**Short exercise:** Each line below should be retyped exactly, with no pictures.
____ Material provided
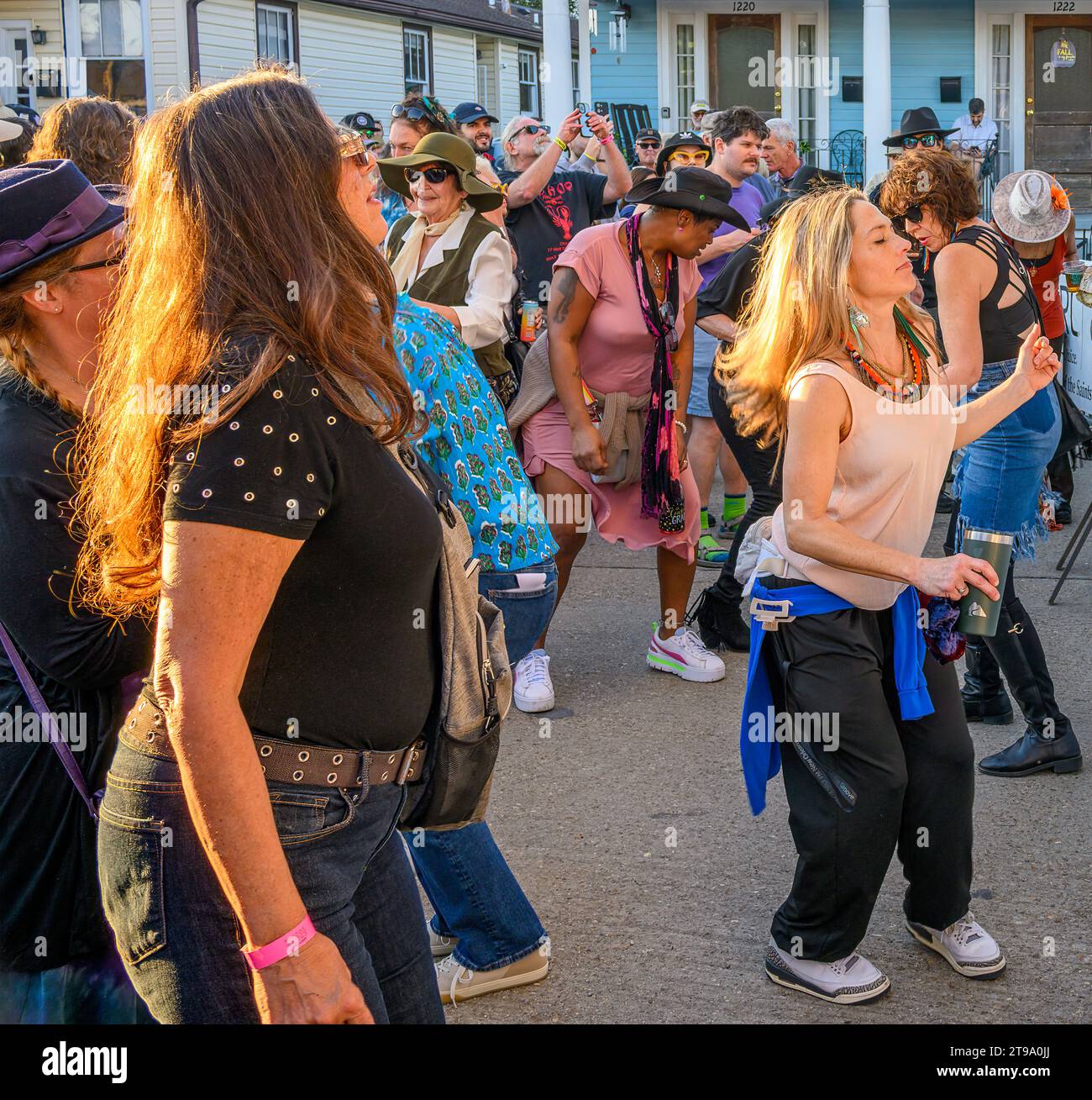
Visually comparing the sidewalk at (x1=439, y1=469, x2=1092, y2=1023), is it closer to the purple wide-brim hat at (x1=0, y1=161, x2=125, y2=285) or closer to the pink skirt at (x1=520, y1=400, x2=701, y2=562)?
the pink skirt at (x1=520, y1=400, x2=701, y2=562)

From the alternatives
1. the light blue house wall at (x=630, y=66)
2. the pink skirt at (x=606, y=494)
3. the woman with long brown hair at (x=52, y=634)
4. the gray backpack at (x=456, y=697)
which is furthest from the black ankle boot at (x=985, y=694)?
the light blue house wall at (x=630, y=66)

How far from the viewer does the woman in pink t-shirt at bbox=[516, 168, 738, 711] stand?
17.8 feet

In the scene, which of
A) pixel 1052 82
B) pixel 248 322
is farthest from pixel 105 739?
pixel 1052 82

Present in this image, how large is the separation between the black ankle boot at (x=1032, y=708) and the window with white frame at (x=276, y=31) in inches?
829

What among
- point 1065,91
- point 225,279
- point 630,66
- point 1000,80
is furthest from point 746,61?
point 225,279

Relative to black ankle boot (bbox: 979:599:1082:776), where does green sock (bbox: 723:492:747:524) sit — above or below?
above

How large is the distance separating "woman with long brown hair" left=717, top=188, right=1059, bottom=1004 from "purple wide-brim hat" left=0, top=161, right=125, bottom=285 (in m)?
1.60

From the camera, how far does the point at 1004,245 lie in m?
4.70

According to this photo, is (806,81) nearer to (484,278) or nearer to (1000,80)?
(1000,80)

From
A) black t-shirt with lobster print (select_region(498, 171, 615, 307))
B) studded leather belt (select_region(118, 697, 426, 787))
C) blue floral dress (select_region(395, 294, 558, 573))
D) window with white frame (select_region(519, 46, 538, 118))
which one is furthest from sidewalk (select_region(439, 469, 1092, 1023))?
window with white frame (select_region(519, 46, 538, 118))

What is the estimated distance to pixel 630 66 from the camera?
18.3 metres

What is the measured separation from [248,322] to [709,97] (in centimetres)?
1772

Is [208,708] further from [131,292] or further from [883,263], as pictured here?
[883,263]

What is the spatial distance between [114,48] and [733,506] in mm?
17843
________
**Written answer:**
Visually comparing the sidewalk at (x1=439, y1=469, x2=1092, y2=1023), is it closer to the purple wide-brim hat at (x1=0, y1=161, x2=125, y2=285) or closer to the pink skirt at (x1=520, y1=400, x2=701, y2=562)?
the pink skirt at (x1=520, y1=400, x2=701, y2=562)

From the alternatives
1. the light blue house wall at (x=630, y=66)
2. the pink skirt at (x=606, y=494)
3. the woman with long brown hair at (x=52, y=634)
4. the gray backpack at (x=456, y=697)
which is furthest from the black ankle boot at (x=985, y=694)?
the light blue house wall at (x=630, y=66)

How far from the viewer does the woman in pink t-shirt at bbox=[516, 168, 738, 711] stand?
17.8 feet

In the scene, which of
A) pixel 1052 82
B) pixel 248 322
is farthest from pixel 105 739?
pixel 1052 82

Present in this image, how large is the separation between the black ankle boot at (x=1032, y=708) and the window with white frame at (x=276, y=31) in inches?
829

What among
- point 1065,91
- point 225,279
- point 630,66
- point 1000,80
is furthest from point 746,61?
point 225,279

Relative to black ankle boot (bbox: 979:599:1082:776), where does green sock (bbox: 723:492:747:524) sit — above or below?
above

How large is the distance separating "woman with long brown hair" left=717, top=188, right=1059, bottom=1004 from "purple wide-brim hat" left=0, top=161, right=125, bottom=285 (in m)?
1.60

From the camera, how far does the point at 1004,245 lie in m?
4.70

According to this photo, is (806,81) nearer to (484,278) or nearer to (1000,80)?
(1000,80)

From
A) black t-shirt with lobster print (select_region(498, 171, 615, 307))
B) studded leather belt (select_region(118, 697, 426, 787))
C) blue floral dress (select_region(395, 294, 558, 573))
D) window with white frame (select_region(519, 46, 538, 118))
which one is furthest from sidewalk (select_region(439, 469, 1092, 1023))?
window with white frame (select_region(519, 46, 538, 118))

What is the estimated distance to pixel 630 66 from the camera?
18.3 metres

What is the measured separation from [248,322] to [709,97] (in centimetres)?
1772

Is [208,708] further from [131,292] or further from [883,263], as pictured here?
[883,263]

What is the spatial distance between [114,48] and [733,506] in mm?
17843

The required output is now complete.